Rows of spatial question data
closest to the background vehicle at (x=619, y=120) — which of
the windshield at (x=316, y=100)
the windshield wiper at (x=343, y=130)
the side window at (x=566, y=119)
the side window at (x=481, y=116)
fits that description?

## Requirement
Please copy all of the items above word for word, line by line.

## Complete response
closest to the background vehicle at (x=619, y=120) — which of
the windshield at (x=316, y=100)
the windshield wiper at (x=343, y=130)
the side window at (x=566, y=119)
the side window at (x=481, y=116)
fits that description?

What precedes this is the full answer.